## Estratto della pagina
---
Le innumerevoli polemiche attorno alla gestione del Covid nascondono qualcosa di serio: la società occidentale contemporanea è completamente disabituata all’incertezza, all’imprevisto, al non programmato. Una vita che non sia sotto il proprio egocentrico controllo fa impazzire; situazioni che non si possono dominare appaiono inaccettabili.

Alcuni reagiscono a tale situazione sospesa con depressione, stanchezza o chiusura. Altri con rabbia, collera o sfida. C’è chi sceglie l’autoreferenzialità e cerca una fuga solitaria, un si salvi chi può individuale. C’è invece chi risponde con cieco vitalismo, negando la realtà, trasformandosi in folla arrabbiata.

Non c’è tanta differenza tra chi protesta e chi si separa dagli altri: entrambi sono modi per non acconsentire all’incertezza dell’indefinito, dell’inconsueto, dell’inatteso.
---
## Dati da esaminare

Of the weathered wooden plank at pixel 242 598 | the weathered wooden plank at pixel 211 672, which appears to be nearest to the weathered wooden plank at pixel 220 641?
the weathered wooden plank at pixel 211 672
---
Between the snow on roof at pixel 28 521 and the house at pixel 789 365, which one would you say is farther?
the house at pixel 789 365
---
## Obiettivo
Prosegui l'estratto sul rifiuto dell'incertezza ai tempi del Covid, ripartendo dopo la sua ultima frase. I dati sono materiale a sé, distinto dall'estratto.

## Risposta all'esercizio
La paura del contagio o della sofferenza è logica e condivisibile. Ma la pandemia ha fatto emergere il terrore per ogni tipo di disagio e un forte fastidio per le domande ultime che essa reca con sé.

La rabbia contro virologi o medici che si contraddicono in Tv è frutto di tale atteggiamento: dalla scienza si vorrebbe una risposta ultimativa. Al netto della vanità di chi interviene peraltro troppo spesso, si dimentica che la scienza non è certezza assoluta ma ricerca, sperimentazione, progressi e fallimenti.

Ciò che è diventato insopportabile per l’uomo e la donna contemporanei d’Occidente è non sentirsi liberi di fare tutto ciò che pare loro.

Improvvisamente ogni tipo di restrizione diviene un dramma assoluto, tanto da provocare una continua ricerca dei colpevoli. Ma non se ne trovano di convincenti: è la vita ad essere così. Quella vera, non quella confortata del nostro orizzonte impigrito.

La vita è lotta, incertezza, attesa. Può cambiare e cambiarti. Non è mai stato vero che la si possa controllare.

La maggioranza del mondo vive già così. I poveri vivono l’incertezza nel quotidiano. Ora il Covid lo rammenta a tutti: se ne esce solo insieme.